-- Instructions for the task --
Every entry is to be returned unchanged, and no picture is to be included.

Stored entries
========================================================================
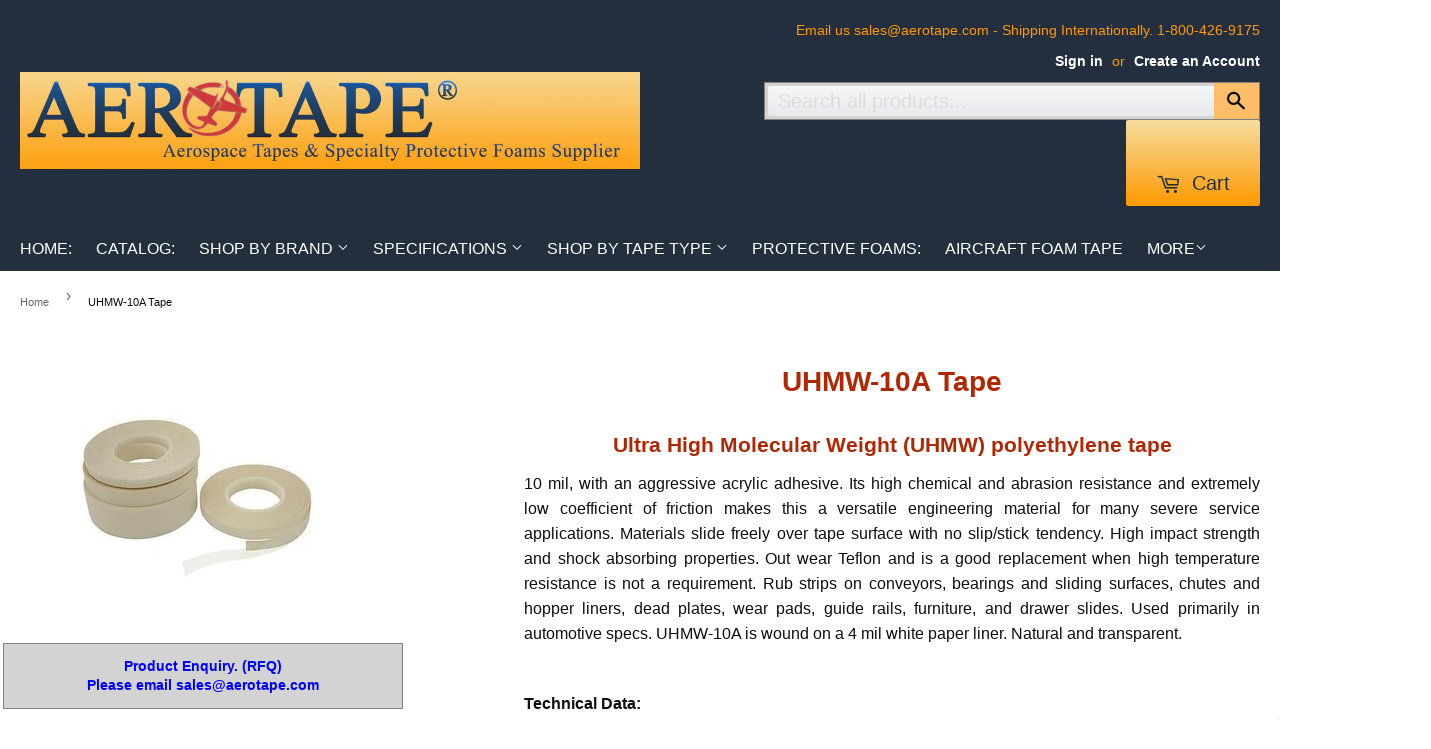

--- FILE ---
content_type: text/plain
request_url: https://www.google-analytics.com/j/collect?v=1&_v=j102&a=1684789588&t=pageview&_s=1&dl=https%3A%2F%2Faerotape.com%2Fen-tw%2Fproducts%2Fuhmw-10a-tape&ul=en-us%40posix&dt=UHMW-10A%20Tape%20%E2%80%93%20Aerotape&sr=1280x720&vp=1280x720&_u=YEBAAEABAAAAACAAI~&jid=278887607&gjid=1027359123&cid=1865519586.1769513402&tid=UA-91157548-1&_gid=561323738.1769513402&_r=1&_slc=1&gtm=45He61n1n81KQ9N485v813014134za200zd813014134&gcd=13l3l3l3l1l1&dma=0&tag_exp=103116026~103200004~104527906~104528500~104684208~104684211~105391252~115495939~115616985~115938466~115938468~116185181~116185182~116682875~117041588~117223560&z=285704196
body_size: -450
content:
2,cG-5QV29ZN50B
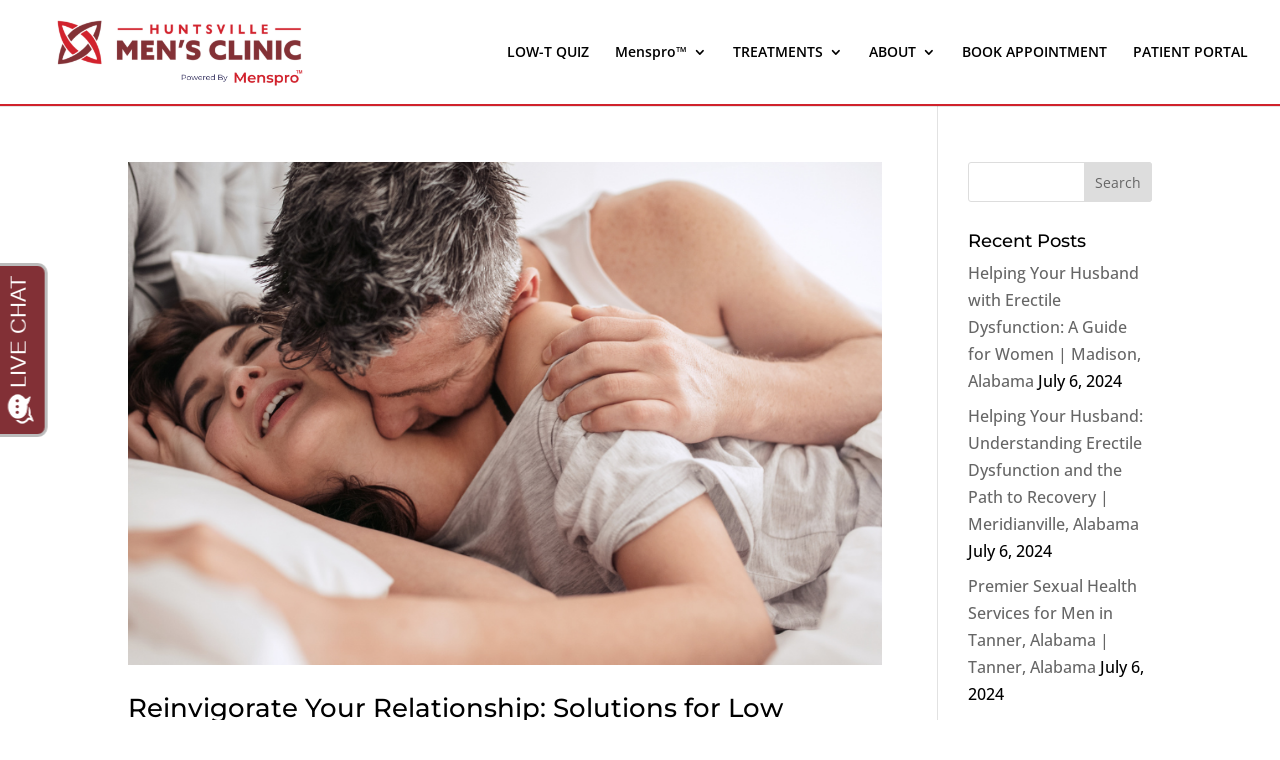

--- FILE ---
content_type: text/javascript
request_url: https://invitation.apexchat.com/api/invitations/ping?company=huntsvillemens&ecid=O2fdZTCfbyqOeDFNSl0AbjayBJDzZpaw30EZCFn49x+FLUB3RWOWYh8=&visitorId=0&agentAliasId=7979&operatorId=0&profileId=894229&chatId=null&invitationVersion=2&chatMode=2&originalReferrer=
body_size: -50
content:
PingResponse=1868043064


--- FILE ---
content_type: text/javascript
request_url: https://v2.vialivechat.com/contents/scripts/dist/registerExitPopup.chunk.e866a9ccf561f1a368e1.js
body_size: 1375
content:
"use strict";(self.webpackChunkapexchatwidgets=self.webpackChunkapexchatwidgets||[]).push([[1606],{3490:function(e,t,i){i.d(t,{default:function(){return l}});var o=i(5155),s=i(2632),a=i(4665),n=i(1241),d=i(378),r=i(6537),h=i(2189);function l(){const e=class extends o.A{constructor(e){e.iframeId="apexchat_exitpopup2_chatwindow_frame",super(Object.assign(e,{widget:s.A.ExitPopup,transform:!0,elDragnDrop:"apexchat_ep_dragndrop"}));const t=this;a.A.EP_INITIAL_LOAD_TIME=1e3*(e.exitPopupDelaySeconds||3),ApexChat.TempSize={},ApexChat.TempSize.iframeWidth=this.options.width="656px",ApexChat.TempSize.iframeHeight=this.options.height="552px",this.subscribe(s.A.ExitPopup+r.A.ShownMaximized,()=>{t.isMobile()}),this.mouseMovingUp=!1,this.scrollingTop=!1,this.subscribe(`${s.A.ExitPopup}_resize_iframe`,e=>{t.$(t.$container).show();const i=document.getElementById(t.iframeId);if(e.state==r.A.ShownMaximized){const t=i.contentDocument.querySelector(".apex-title-bar").offsetHeight;i.style.height=`${parseInt(e.height)+165+t}px`,i.style.width=e.width}else e.state==r.A.ShownMinimized&&(t.$(t.$container).css({"z-index":"9999999",position:"fixed",bottom:"0",transform:"",top:"",left:""}),i.style.height=e.height,i.style.width=e.width,i.style.display=e.display)}),this.subscribe(s.A.ExitPopup+r.A.Hidden,e=>{ApexChat.allHistoryMessages=[],document.getElementById(t.parentDivId).style.display="none"}),this.subscribe(s.A.ExitPopup+r.A.Closed,e=>{ApexChat.allHistoryMessages=[],document.getElementById(t.parentDivId).style.display="none"}),this.ready()}ready(){super.ready(),this.create()}create(){super.create();const e=this;let t="apexchat_std_ep_zooming_iframe";e.elDragnDropCss="width: 245px; height: 54px; top: 12px; left: 270px; cursor:grab;display: none",ApexChat.TempSize.iframeWidth=this.options.width="766px",ApexChat.TempSize.iframeHeight=this.options.height="580px",t="apexchat_rd_ep_zooming_iframe",e.$container.innerHTML=`<iframe  tabindex="0"  class="${e.widget}_frame ${e.widget}_iframe_custom apexchat_rd_ep_zooming_iframe"  id="${e.iframeId}"  style=" width: ${this.options.width}; height: ${this.options.height}; border: none;overflow-x:hidden; overflow-y:hidden;display: none;" marginheight="0" marginwidth="0" frameBorder="0" scrolling="no" horizontalscrolling="no" verticalscrolling="no"  allowtransparency="true" title="Chat Exit Popup"></iframe><div id="${e.elDragnDrop}" style="width: 45%; height: 40px;  position: absolute; right: 115px; top: 20px;cursor:move;${e.elDragnDropCss}"></div>`,document.body.appendChild(e.$container),this.show(),this.detectDocumentClosing()}show(){super.show()}maximize(e){const t=this.state.getStateValue(r.A.ShownMaximized),i=this.state.getStateValue(r.A.Closed)||this.state.getStateValue(r.A.Hidden),o=this.state.getStateValue(r.A.ShownMinimized);if(t||i||o)return;const a=this.isChatInProgress(),n=this.state.getStateValue(r.A.ShownMaximized,s.A.DOM),d=this.state.getStateValue(r.A.ShownMinimized,s.A.DOM),h=this.state.getStateValue(r.A.Closed,s.A.DOM);(!a||!n||h&&d)&&(this.state.changeState({toState:r.A.MouseExit}),this.mouseMovingUp=!1)}detectDocumentClosing(){const e=(e,i)=>{var o,s,n=e.pageY-((o=window).window===o?s=o:9===o.nodeType&&(s=o.defaultView),s?s.pageYOffset:o.scrollTop)<=1;const d=ApexChat.storageAPI.Get("livechat_prechat_started");!i||!n||a.A.WINDOWED_CHAT_STARTED||d&&"false"!=d||t.maximize(),i=!1},t=this;a.A.EP_SetTimeOut=setTimeout(()=>{let o=0,s=!1;document.addEventListener("mousemove",e=>{s=e.pageY<=o,o=e.pageY}),a.A.Handle_ExitPopupMouseOut=async o=>{t.ExitChatWindow?e(o,s):(await(0,n.A)(),(0,d.A)(ApexChat.ApexChatJquery),Promise.all([i.e(5413),i.e(7117),i.e(7552),i.e(5459),i.e(4642),i.e(708),i.e(6489)]).then(i.bind(i,552)).then(i=>{t.ExitChatWindow=i.default,new t.ExitChatWindow(this.options),e(o,s)}))},document.addEventListener("mouseout",a.A.Handle_ExitPopupMouseOut)},a.A.EP_INITIAL_LOAD_TIME)}handleZooming(){const e=this;e.$(window).resize(()=>{const t=document.getElementById(e.iframeId);let i=t.document;t.contentWindow&&(i=t.contentWindow.document),window.devicePixelRatio>=1.12&&window.devicePixelRatio<1.5?t.style.transform="scale(0.88)":window.devicePixelRatio>=1.5&&window.devicePixelRatio<1.75?t.style.transform="scale(0.732)":window.devicePixelRatio>=1.75&&window.devicePixelRatio<2?t.style.transform="scale(0.63)":window.devicePixelRatio>=2&&window.devicePixelRatio<2.5?t.style.transform="scale(0.55)":window.devicePixelRatio>=2.5&&window.devicePixelRatio<3?t.style.transform="scale(0.44)":window.devicePixelRatio>=3&&window.devicePixelRatio<4?t.style.transform="scale(0.365)":window.devicePixelRatio>=4&&window.devicePixelRatio<4.5?t.style.transform="scale(0.275)":window.devicePixelRatio>=4.5&&window.devicePixelRatio<=5?t.style.transform="scale(0.22)":t.style.transform="scale(1)"})}},t=`${s.A.ExitPopup}_client`;(0,h.A)(t,e)}}}]);
//# sourceMappingURL=registerExitPopup.chunk.e866a9ccf561f1a368e1.js.map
========================================================================
-- Answer to this problem --
--- FILE ---
content_type: text/plain
request_url: https://www.google-analytics.com/j/collect?v=1&_v=j102&a=1684789588&t=pageview&_s=1&dl=https%3A%2F%2Faerotape.com%2Fen-tw%2Fproducts%2Fuhmw-10a-tape&ul=en-us%40posix&dt=UHMW-10A%20Tape%20%E2%80%93%20Aerotape&sr=1280x720&vp=1280x720&_u=YEBAAEABAAAAACAAI~&jid=278887607&gjid=1027359123&cid=1865519586.1769513402&tid=UA-91157548-1&_gid=561323738.1769513402&_r=1&_slc=1&gtm=45He61n1n81KQ9N485v813014134za200zd813014134&gcd=13l3l3l3l1l1&dma=0&tag_exp=103116026~103200004~104527906~104528500~104684208~104684211~105391252~115495939~115616985~115938466~115938468~116185181~116185182~116682875~117041588~117223560&z=285704196
body_size: -450
content:
2,cG-5QV29ZN50B

--- FILE ---
content_type: text/javascript
request_url: https://invitation.apexchat.com/api/invitations/ping?company=huntsvillemens&ecid=O2fdZTCfbyqOeDFNSl0AbjayBJDzZpaw30EZCFn49x+FLUB3RWOWYh8=&visitorId=0&agentAliasId=7979&operatorId=0&profileId=894229&chatId=null&invitationVersion=2&chatMode=2&originalReferrer=
body_size: -50
content:
PingResponse=1868043064


--- FILE ---
content_type: text/javascript
request_url: https://v2.vialivechat.com/contents/scripts/dist/registerExitPopup.chunk.e866a9ccf561f1a368e1.js
body_size: 1375
content:
"use strict";(self.webpackChunkapexchatwidgets=self.webpackChunkapexchatwidgets||[]).push([[1606],{3490:function(e,t,i){i.d(t,{default:function(){return l}});var o=i(5155),s=i(2632),a=i(4665),n=i(1241),d=i(378),r=i(6537),h=i(2189);function l(){const e=class extends o.A{constructor(e){e.iframeId="apexchat_exitpopup2_chatwindow_frame",super(Object.assign(e,{widget:s.A.ExitPopup,transform:!0,elDragnDrop:"apexchat_ep_dragndrop"}));const t=this;a.A.EP_INITIAL_LOAD_TIME=1e3*(e.exitPopupDelaySeconds||3),ApexChat.TempSize={},ApexChat.TempSize.iframeWidth=this.options.width="656px",ApexChat.TempSize.iframeHeight=this.options.height="552px",this.subscribe(s.A.ExitPopup+r.A.ShownMaximized,()=>{t.isMobile()}),this.mouseMovingUp=!1,this.scrollingTop=!1,this.subscribe(`${s.A.ExitPopup}_resize_iframe`,e=>{t.$(t.$container).show();const i=document.getElementById(t.iframeId);if(e.state==r.A.ShownMaximized){const t=i.contentDocument.querySelector(".apex-title-bar").offsetHeight;i.style.height=`${parseInt(e.height)+165+t}px`,i.style.width=e.width}else e.state==r.A.ShownMinimized&&(t.$(t.$container).css({"z-index":"9999999",position:"fixed",bottom:"0",transform:"",top:"",left:""}),i.style.height=e.height,i.style.width=e.width,i.style.display=e.display)}),this.subscribe(s.A.ExitPopup+r.A.Hidden,e=>{ApexChat.allHistoryMessages=[],document.getElementById(t.parentDivId).style.display="none"}),this.subscribe(s.A.ExitPopup+r.A.Closed,e=>{ApexChat.allHistoryMessages=[],document.getElementById(t.parentDivId).style.display="none"}),this.ready()}ready(){super.ready(),this.create()}create(){super.create();const e=this;let t="apexchat_std_ep_zooming_iframe";e.elDragnDropCss="width: 245px; height: 54px; top: 12px; left: 270px; cursor:grab;display: none",ApexChat.TempSize.iframeWidth=this.options.width="766px",ApexChat.TempSize.iframeHeight=this.options.height="580px",t="apexchat_rd_ep_zooming_iframe",e.$container.innerHTML=`<iframe  tabindex="0"  class="${e.widget}_frame ${e.widget}_iframe_custom apexchat_rd_ep_zooming_iframe"  id="${e.iframeId}"  style=" width: ${this.options.width}; height: ${this.options.height}; border: none;overflow-x:hidden; overflow-y:hidden;display: none;" marginheight="0" marginwidth="0" frameBorder="0" scrolling="no" horizontalscrolling="no" verticalscrolling="no"  allowtransparency="true" title="Chat Exit Popup"></iframe><div id="${e.elDragnDrop}" style="width: 45%; height: 40px;  position: absolute; right: 115px; top: 20px;cursor:move;${e.elDragnDropCss}"></div>`,document.body.appendChild(e.$container),this.show(),this.detectDocumentClosing()}show(){super.show()}maximize(e){const t=this.state.getStateValue(r.A.ShownMaximized),i=this.state.getStateValue(r.A.Closed)||this.state.getStateValue(r.A.Hidden),o=this.state.getStateValue(r.A.ShownMinimized);if(t||i||o)return;const a=this.isChatInProgress(),n=this.state.getStateValue(r.A.ShownMaximized,s.A.DOM),d=this.state.getStateValue(r.A.ShownMinimized,s.A.DOM),h=this.state.getStateValue(r.A.Closed,s.A.DOM);(!a||!n||h&&d)&&(this.state.changeState({toState:r.A.MouseExit}),this.mouseMovingUp=!1)}detectDocumentClosing(){const e=(e,i)=>{var o,s,n=e.pageY-((o=window).window===o?s=o:9===o.nodeType&&(s=o.defaultView),s?s.pageYOffset:o.scrollTop)<=1;const d=ApexChat.storageAPI.Get("livechat_prechat_started");!i||!n||a.A.WINDOWED_CHAT_STARTED||d&&"false"!=d||t.maximize(),i=!1},t=this;a.A.EP_SetTimeOut=setTimeout(()=>{let o=0,s=!1;document.addEventListener("mousemove",e=>{s=e.pageY<=o,o=e.pageY}),a.A.Handle_ExitPopupMouseOut=async o=>{t.ExitChatWindow?e(o,s):(await(0,n.A)(),(0,d.A)(ApexChat.ApexChatJquery),Promise.all([i.e(5413),i.e(7117),i.e(7552),i.e(5459),i.e(4642),i.e(708),i.e(6489)]).then(i.bind(i,552)).then(i=>{t.ExitChatWindow=i.default,new t.ExitChatWindow(this.options),e(o,s)}))},document.addEventListener("mouseout",a.A.Handle_ExitPopupMouseOut)},a.A.EP_INITIAL_LOAD_TIME)}handleZooming(){const e=this;e.$(window).resize(()=>{const t=document.getElementById(e.iframeId);let i=t.document;t.contentWindow&&(i=t.contentWindow.document),window.devicePixelRatio>=1.12&&window.devicePixelRatio<1.5?t.style.transform="scale(0.88)":window.devicePixelRatio>=1.5&&window.devicePixelRatio<1.75?t.style.transform="scale(0.732)":window.devicePixelRatio>=1.75&&window.devicePixelRatio<2?t.style.transform="scale(0.63)":window.devicePixelRatio>=2&&window.devicePixelRatio<2.5?t.style.transform="scale(0.55)":window.devicePixelRatio>=2.5&&window.devicePixelRatio<3?t.style.transform="scale(0.44)":window.devicePixelRatio>=3&&window.devicePixelRatio<4?t.style.transform="scale(0.365)":window.devicePixelRatio>=4&&window.devicePixelRatio<4.5?t.style.transform="scale(0.275)":window.devicePixelRatio>=4.5&&window.devicePixelRatio<=5?t.style.transform="scale(0.22)":t.style.transform="scale(1)"})}},t=`${s.A.ExitPopup}_client`;(0,h.A)(t,e)}}}]);
//# sourceMappingURL=registerExitPopup.chunk.e866a9ccf561f1a368e1.js.map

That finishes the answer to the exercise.